### Tarea a realizar
Cuenta las líneas de los registros siguientes que contienen la palabra "light". Responde únicamente con el número.

Fragmentos de datos de preguntas espaciales
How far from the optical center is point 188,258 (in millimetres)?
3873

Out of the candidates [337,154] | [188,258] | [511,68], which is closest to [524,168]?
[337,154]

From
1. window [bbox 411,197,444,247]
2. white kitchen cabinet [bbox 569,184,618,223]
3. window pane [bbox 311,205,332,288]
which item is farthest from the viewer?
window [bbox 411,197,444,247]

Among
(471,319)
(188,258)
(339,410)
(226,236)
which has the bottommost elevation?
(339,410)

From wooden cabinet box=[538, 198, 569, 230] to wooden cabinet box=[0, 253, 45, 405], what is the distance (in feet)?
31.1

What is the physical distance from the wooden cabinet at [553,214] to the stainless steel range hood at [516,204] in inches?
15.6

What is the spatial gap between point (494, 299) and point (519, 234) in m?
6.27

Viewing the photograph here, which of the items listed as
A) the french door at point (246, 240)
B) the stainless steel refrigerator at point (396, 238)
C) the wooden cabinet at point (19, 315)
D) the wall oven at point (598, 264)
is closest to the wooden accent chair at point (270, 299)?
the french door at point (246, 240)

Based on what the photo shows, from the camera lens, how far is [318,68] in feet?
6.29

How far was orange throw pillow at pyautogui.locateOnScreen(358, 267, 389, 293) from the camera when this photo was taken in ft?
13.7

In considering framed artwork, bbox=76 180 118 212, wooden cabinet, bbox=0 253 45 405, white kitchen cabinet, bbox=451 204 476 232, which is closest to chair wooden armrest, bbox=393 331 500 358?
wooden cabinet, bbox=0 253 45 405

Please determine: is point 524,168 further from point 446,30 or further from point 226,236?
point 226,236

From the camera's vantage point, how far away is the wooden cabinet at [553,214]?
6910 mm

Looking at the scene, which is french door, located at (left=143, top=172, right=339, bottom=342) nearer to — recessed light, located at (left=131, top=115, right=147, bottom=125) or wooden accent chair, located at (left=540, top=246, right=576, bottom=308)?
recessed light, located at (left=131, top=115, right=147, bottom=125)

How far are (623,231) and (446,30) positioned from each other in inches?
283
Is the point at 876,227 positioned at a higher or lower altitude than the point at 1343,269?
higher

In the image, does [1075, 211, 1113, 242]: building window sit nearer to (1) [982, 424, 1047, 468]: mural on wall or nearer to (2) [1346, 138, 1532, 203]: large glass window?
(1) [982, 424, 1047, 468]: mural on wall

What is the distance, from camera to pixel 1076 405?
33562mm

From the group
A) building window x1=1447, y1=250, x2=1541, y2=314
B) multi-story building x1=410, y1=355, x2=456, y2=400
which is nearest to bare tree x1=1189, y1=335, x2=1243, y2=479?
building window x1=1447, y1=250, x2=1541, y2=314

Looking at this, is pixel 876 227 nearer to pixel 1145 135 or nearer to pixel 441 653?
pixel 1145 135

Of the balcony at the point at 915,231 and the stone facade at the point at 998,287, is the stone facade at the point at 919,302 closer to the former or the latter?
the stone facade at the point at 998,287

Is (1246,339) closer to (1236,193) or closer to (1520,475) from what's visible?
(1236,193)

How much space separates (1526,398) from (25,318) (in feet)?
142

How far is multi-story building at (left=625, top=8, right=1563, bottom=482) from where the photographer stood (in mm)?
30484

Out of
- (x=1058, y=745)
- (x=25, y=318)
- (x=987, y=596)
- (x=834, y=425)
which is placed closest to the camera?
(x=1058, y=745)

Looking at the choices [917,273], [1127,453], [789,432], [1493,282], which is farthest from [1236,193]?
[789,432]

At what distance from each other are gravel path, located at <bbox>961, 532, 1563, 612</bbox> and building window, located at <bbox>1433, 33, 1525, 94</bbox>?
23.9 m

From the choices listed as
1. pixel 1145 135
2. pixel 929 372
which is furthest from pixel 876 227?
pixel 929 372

### Solución del ejercicio
2